Relation to Prior Work: Yes, it is discussed in the Related work section.

Reproducibility: Yes

Additional Feedback: (Posted after author rebuttal). Thank authors for the response. I believe my concerns are sufficiently addressed and expect the author to make the promised change in the final paper. I maintain my original score of 7.

Review 4

Summary and Contributions: This paper introduces an individual-level causal estimation method which handles “no-overlap” situations and covariate shift. The authors analyze how covariate shift and violations of overlap are related to real-world applications when learning conditional average treatment effects from data.

Strengths: I find the paper clearly well written and very well presented. I find the idea of modeling outcome uncertainty in individual-level causal effect estimates very interesting as well as the uncertainty modeling is applied to predicting causal effects under covariate shift. It also conveys the main idea clearly. It’s an interesting combination of modeling uncertainty and CEVAE to tackle the no-overlap and covariate shift problems.

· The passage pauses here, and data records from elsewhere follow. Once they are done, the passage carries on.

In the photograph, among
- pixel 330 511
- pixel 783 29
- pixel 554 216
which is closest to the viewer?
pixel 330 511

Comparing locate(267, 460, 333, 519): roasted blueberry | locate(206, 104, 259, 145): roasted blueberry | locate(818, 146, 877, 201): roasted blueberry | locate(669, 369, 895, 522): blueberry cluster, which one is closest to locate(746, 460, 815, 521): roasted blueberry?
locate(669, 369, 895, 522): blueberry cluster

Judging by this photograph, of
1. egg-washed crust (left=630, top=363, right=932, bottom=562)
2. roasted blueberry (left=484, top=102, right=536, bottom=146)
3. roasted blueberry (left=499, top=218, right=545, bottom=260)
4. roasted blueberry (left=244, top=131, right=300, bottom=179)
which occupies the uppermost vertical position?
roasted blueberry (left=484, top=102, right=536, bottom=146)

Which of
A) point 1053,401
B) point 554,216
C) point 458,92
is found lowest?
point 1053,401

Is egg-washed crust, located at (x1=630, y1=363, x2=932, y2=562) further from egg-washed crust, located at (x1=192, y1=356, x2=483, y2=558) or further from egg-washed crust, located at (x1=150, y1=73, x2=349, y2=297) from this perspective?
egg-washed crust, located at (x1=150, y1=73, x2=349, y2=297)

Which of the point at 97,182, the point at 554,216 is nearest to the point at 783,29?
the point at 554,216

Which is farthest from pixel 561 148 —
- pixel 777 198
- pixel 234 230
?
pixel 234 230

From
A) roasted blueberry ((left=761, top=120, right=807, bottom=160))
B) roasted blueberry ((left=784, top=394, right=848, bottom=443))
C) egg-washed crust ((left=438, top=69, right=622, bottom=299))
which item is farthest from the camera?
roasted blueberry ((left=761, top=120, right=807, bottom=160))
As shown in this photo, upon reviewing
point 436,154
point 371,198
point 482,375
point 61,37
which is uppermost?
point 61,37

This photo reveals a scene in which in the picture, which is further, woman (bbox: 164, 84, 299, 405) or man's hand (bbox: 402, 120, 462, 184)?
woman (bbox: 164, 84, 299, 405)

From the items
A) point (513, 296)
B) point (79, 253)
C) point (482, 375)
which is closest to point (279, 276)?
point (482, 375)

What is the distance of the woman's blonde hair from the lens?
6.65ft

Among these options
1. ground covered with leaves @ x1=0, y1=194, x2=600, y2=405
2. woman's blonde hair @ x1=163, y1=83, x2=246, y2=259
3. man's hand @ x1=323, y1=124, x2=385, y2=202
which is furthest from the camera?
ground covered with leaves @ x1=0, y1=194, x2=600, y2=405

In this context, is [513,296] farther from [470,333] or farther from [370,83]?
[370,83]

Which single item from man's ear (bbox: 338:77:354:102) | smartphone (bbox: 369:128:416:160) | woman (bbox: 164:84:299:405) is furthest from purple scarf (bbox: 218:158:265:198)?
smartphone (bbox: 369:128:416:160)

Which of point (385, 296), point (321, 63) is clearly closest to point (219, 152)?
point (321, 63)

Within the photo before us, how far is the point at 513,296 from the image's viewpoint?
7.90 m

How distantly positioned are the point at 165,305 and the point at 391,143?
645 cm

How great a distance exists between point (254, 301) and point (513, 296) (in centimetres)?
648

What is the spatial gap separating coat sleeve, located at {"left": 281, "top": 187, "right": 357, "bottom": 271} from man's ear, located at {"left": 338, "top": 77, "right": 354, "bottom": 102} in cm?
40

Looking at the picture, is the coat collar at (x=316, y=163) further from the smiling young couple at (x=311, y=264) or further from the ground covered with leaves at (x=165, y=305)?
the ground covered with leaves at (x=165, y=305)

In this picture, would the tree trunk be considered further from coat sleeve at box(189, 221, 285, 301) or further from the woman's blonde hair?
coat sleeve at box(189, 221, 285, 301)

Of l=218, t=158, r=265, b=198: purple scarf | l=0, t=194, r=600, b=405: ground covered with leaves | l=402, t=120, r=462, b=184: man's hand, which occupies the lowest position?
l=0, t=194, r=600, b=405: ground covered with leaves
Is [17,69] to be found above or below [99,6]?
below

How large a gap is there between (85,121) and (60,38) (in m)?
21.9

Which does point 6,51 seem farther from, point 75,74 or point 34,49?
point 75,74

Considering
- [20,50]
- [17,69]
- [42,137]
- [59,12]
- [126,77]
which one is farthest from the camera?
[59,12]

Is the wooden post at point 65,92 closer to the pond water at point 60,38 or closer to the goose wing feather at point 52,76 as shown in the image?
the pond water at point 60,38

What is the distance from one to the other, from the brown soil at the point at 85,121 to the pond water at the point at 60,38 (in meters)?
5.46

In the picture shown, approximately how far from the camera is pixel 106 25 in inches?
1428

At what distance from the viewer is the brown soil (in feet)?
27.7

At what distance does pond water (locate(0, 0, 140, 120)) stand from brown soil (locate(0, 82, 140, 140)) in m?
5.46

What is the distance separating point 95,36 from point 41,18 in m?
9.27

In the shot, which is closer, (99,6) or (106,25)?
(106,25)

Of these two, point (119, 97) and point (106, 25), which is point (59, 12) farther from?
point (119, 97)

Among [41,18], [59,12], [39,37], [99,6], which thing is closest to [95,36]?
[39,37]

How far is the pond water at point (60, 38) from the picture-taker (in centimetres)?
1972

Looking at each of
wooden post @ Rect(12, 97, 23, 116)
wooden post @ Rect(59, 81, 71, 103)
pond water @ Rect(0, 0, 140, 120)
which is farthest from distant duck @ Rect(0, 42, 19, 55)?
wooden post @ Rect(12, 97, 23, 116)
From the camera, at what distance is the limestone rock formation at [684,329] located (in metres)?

Weaknesses: Even though the paper handles an interesting setting and the proposed technical solutions look reasonable, the idea seems to be pretty incremental as it stacks multiple existing techniques without many innovations. In general, it was easy to read the paper, but I found some grammatical errors in some sections, which is trivial.

Correctness: The technical solutions presented in the paper look reasonable. The paper clearly discuss the connections to the pre-existing work by addressing their limitations and how they tackle the existing problems behind them.

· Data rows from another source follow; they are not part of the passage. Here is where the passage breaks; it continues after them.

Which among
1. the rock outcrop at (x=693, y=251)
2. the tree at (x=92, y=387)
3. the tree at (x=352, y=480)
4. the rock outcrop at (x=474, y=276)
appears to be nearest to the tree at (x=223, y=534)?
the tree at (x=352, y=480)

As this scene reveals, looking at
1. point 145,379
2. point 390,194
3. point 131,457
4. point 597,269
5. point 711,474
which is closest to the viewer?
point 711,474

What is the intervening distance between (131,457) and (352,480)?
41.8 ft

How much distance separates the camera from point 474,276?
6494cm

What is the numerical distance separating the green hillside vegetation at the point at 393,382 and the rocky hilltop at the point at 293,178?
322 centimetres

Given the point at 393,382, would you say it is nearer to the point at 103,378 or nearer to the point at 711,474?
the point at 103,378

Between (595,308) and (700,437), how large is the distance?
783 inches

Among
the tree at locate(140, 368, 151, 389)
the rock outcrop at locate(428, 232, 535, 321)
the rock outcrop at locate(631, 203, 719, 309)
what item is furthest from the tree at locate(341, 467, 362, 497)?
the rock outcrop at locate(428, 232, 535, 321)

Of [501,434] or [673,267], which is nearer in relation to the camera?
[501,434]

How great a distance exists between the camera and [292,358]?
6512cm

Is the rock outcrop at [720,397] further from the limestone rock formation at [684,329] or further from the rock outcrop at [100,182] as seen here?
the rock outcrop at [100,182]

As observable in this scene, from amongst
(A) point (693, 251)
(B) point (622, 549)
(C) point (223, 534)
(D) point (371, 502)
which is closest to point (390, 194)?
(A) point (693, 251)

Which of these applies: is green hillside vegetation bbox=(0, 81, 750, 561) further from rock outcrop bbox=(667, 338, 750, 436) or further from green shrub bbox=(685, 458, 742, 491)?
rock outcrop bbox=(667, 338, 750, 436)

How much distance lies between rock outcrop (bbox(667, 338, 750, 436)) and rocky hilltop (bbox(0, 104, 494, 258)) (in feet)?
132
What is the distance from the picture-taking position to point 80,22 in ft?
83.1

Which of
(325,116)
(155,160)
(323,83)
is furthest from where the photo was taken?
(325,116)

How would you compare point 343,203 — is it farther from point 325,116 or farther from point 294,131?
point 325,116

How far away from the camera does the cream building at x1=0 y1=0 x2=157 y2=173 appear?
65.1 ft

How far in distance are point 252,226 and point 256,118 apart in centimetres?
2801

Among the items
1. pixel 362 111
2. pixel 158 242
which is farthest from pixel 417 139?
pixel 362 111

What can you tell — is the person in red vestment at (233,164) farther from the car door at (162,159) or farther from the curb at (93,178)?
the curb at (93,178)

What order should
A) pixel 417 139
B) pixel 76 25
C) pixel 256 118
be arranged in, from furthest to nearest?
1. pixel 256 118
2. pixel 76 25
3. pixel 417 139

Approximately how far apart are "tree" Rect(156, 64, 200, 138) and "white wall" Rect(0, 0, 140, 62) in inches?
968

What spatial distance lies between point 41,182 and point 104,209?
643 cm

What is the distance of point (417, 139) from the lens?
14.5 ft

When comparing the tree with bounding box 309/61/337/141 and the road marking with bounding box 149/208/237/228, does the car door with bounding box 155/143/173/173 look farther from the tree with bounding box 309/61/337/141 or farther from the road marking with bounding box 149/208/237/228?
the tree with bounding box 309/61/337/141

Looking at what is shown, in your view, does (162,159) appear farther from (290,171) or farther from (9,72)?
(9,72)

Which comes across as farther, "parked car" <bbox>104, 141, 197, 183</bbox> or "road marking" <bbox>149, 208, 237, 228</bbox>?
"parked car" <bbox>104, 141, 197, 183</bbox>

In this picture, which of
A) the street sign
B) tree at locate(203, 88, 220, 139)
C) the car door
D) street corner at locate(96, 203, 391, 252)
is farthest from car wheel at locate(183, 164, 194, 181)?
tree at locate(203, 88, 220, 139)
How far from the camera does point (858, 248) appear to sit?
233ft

Clarity: The paper is well-written.

Relation to Prior Work: The paper clearly discuss the connections to the pre-existing work by addressing their limitations and how they tackle the existing problems behind them.

Reproducibility: Yes

Additional Feedback: I believe the core value behind this work is an effort to handle no-overlap situation and covariate shift by using the combination of modeling uncertainty and causal effect variational auto-encoder. Yet, it’s a bit hard to say their proposed methodology is quite novel in terms of technicality. Can authors provide more idea with this? [Additional comments] Thanks to the authors for answering my questions in their response.